Wall Street assesses the Freeport damage
Concerns about Freeport were discussed quietly on Wall Street. It was generally perceived that the company had massive potential social and environmental liabilities. As a result, Freeport was shunned as a target in the merger and acquisition wave that swept the world copper sector in the mid 1990s. No one wanted to take them over. The perceived risks of acquiring Freeport were too great – in financial terms, it was considered a toxic target with an unsustainable business model and massive potential liabilities. Further, under the US Alien Tort Claims Act, which was widely realised for the first time in 1995 to be a threat to US corporations, foreigners – including indigenous people in Indonesia, were potentially able to sue U.S. corporations in U.S. courts for damages committed outside the U.S.
Freeport critics rightfully claim that lending agencies, and institutions such as Australian commercial banks Westpac and ANZ which were part of the syndicate of banks that financed Freeport in West Papua in the 1990s, should demand environmental and social accountability from their clients and in turn provide accountability and transparency to their own shareholders about such investments. Without such demands, foreign banks lending money to finance Freeport and Grasberg appear to accept the corrupt business practices that prevailed under Suharto and subsequent governments.

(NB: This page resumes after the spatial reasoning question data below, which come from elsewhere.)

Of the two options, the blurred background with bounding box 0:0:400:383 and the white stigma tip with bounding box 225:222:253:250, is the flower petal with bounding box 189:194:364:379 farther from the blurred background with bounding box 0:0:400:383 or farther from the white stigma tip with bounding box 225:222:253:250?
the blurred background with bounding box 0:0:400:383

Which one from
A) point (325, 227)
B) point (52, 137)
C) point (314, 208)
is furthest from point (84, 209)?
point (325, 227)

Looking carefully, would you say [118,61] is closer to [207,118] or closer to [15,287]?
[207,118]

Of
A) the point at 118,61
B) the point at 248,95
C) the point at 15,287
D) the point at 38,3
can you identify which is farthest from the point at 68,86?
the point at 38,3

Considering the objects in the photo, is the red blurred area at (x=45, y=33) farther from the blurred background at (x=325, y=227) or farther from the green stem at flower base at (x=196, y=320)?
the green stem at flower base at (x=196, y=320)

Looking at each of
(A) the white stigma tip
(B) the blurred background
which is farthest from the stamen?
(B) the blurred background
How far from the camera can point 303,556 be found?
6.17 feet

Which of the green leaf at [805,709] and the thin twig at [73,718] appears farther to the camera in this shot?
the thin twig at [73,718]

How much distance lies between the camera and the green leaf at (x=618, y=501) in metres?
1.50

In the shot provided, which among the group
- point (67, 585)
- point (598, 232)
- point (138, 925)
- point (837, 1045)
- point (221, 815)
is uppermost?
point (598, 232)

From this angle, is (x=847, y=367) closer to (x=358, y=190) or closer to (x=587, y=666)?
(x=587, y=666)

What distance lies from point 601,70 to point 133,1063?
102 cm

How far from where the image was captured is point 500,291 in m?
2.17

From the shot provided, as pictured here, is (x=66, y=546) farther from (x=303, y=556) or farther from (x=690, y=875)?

Indeed, ANZ was lambasted in The Sydney Morning Herald as recently as 2014 for its failure to uphold reasonable social and environmental standards of the projects it finances, as it claims it does. A confidential 58 page social and environmental audit was leaked of the Phnom Penh Sugar Company’s massive plantation project the bank had funded in Cambodia that used child labour and involved the forced removal of villagers from their land. The article called into question ANZ’s due diligence and sincerity of its commitment to environmental and social standards which appear to be a marketing ploy for retail customers in Australia rather than as a core value despite the bank being a signatory to the ‘Equator Principles’ a voluntary code for which 78 financial institutions globally have committed to avoid financing projects that were socially and environmentally unsound. It appeared as if little had changed in a practical sense from the days the bank openly financed egregious resource projects in out of the way places like Freeport McMoran in West Papua.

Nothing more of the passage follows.